I’ve Got The Facebook Social Plug-In Blues…
Thursday, July 26, 2012
[Editor's Note: today's post is by guest author R. Michelle Green, the Principal for her company, Client Solutions. She is a combination geek girl, personal organizer, and career coach. Michelle helps others improve their use of technology in their personal or professional life. Today, she discusses what happens when a Facebook.com user clicks the social networking service's Like button.]
What happens when I like something on Facebook? What is triggered by expressing an ostensibly innocuous opinion about something, or expressing interest in a movement or event?
Liking a comment just provides a labeled count. Liking a site like Huff Post or Newsweek (rather than a particular article on the site) means I am permitting that entity not only the count, but also delivery, along with their content, my face, name and any information I’ve made public. You wouldn’t necessarily know what content your face is presented with, just that it’s content from that site. The Like button is one of Facebook’s social plug-ins. Facebook provides a nice two minute video describing how FB plug-ins work: instead of having your social experience in one place and your specialized information experience all the way over there in a separate browser tab (oh the effort), social plug-ins bring your social experience to your personal experience, wherever you are on the web. Your information resides at FB and is simply transmitted to the other page. (Can haz UR info, says an LOL cat in the video. No, says the cartoon representing FB.) It saves you from laboriously looking for what you want to read by learning instead what your friends’ read (and, FB implies, what you want to read). This is what Facebook tells users.

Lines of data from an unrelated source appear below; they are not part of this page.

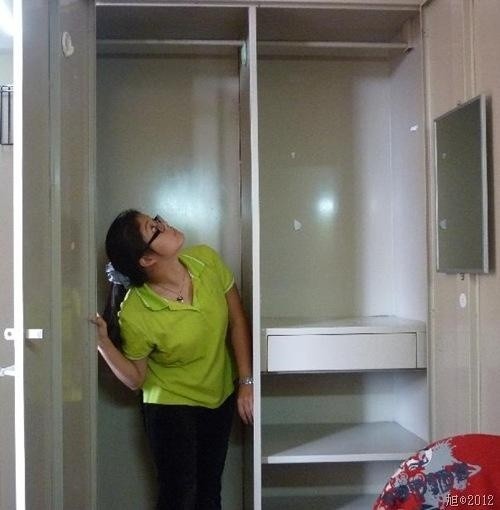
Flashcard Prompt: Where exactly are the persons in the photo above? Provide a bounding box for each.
[89,210,253,510]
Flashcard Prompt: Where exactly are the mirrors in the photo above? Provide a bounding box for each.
[427,92,491,277]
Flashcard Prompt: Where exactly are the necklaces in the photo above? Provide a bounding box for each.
[157,269,190,306]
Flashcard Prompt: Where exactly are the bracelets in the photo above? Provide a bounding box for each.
[237,376,254,384]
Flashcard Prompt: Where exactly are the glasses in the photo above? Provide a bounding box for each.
[145,214,166,249]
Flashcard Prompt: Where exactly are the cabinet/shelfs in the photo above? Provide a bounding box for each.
[94,1,431,510]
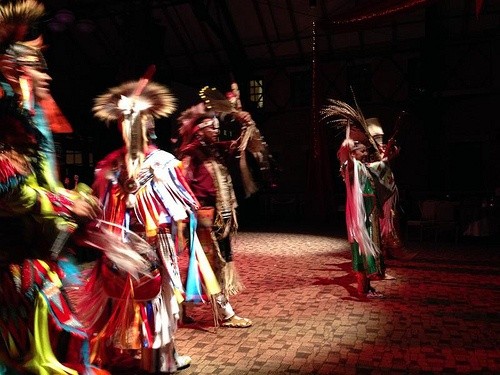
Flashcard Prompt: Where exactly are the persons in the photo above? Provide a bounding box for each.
[0,0,269,375]
[322,101,398,299]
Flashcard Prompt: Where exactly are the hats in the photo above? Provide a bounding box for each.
[93,64,177,179]
[0,0,47,83]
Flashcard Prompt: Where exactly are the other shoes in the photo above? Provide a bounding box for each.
[384,273,397,280]
[160,352,191,372]
[221,316,252,327]
[367,287,383,298]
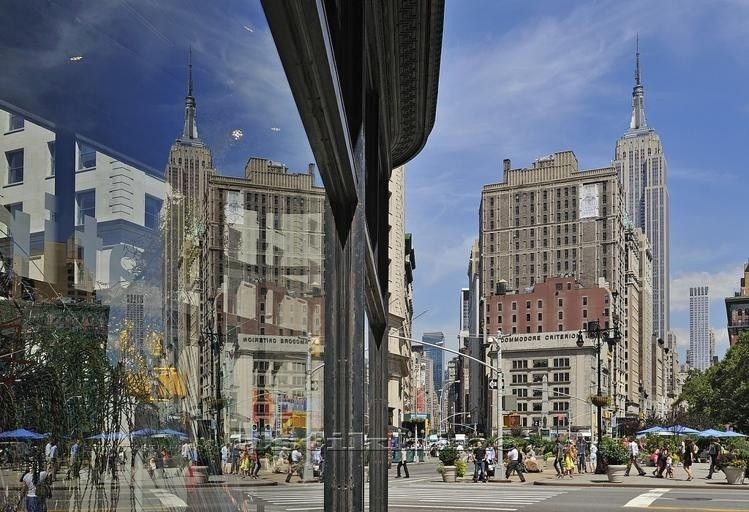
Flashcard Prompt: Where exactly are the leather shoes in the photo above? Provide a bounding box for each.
[403,476,409,478]
[395,476,401,478]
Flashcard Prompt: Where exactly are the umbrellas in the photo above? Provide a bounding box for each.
[634,423,749,442]
[0,424,193,444]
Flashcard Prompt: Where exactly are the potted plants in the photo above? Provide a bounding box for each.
[715,451,749,485]
[598,436,632,483]
[188,437,219,484]
[438,446,460,484]
[591,394,612,409]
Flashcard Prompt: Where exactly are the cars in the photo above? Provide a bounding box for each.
[410,433,488,457]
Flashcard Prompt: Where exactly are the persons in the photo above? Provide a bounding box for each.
[395,443,410,478]
[3,438,194,512]
[552,434,598,480]
[618,435,727,481]
[196,437,327,483]
[473,440,525,482]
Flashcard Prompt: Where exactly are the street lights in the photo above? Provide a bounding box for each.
[439,380,461,437]
[576,320,622,473]
[223,312,273,443]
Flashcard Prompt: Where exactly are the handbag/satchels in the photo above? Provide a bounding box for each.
[35,482,52,499]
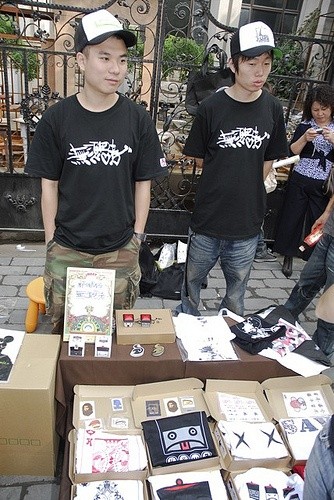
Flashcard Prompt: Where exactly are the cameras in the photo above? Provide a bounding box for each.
[315,128,326,134]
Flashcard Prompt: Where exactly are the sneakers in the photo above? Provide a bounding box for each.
[253,252,277,262]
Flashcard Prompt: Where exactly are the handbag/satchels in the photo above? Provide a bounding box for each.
[219,307,286,355]
[186,44,235,115]
[139,240,188,300]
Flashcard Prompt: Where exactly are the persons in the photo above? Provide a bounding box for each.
[303,415,334,500]
[29,10,155,335]
[279,83,334,277]
[180,21,289,327]
[280,193,334,362]
[250,76,276,264]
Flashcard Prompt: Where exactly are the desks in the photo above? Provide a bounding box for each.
[178,314,300,382]
[55,321,186,407]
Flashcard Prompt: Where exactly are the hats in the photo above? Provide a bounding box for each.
[74,10,137,53]
[226,21,283,63]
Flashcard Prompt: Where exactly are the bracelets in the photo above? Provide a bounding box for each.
[134,233,147,242]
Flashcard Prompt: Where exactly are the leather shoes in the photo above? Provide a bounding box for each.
[282,255,293,279]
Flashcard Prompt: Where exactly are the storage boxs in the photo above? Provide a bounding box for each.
[116,309,177,347]
[68,374,334,500]
[0,334,62,477]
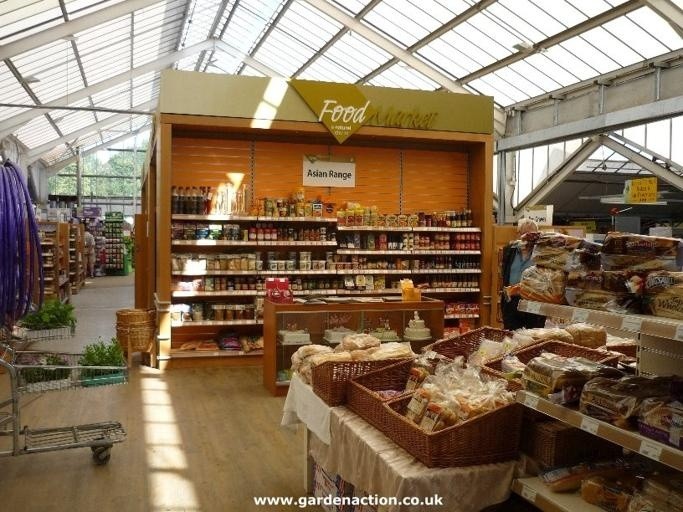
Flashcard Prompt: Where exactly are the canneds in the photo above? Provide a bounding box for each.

What do they tell developers? Enough to get paid $3.2B in 2011 ad revenues.
Many developers want everything, not just public info. Any desktop or mobile app gets basic info from you: id, name, picture, gender and locale (i.e., English speaking in the US), and anything else you’ve made public. If they want more, their authentication request to you must ask you for permission – and for many users it’s routine to give it (how are you going to know where the pizza places near you are if you don’t give up your 9 digit Zip Code, for example). But if you want to play the game / get the coupons / preview the video / win a prize bad enough, will you worry about providing access to any photo you’re tagged in? Or your actual location? Or the contents of your lists of friends (or their lists of their friends)? Or the location of your child’s school? (it could be in that photo’s metadata...)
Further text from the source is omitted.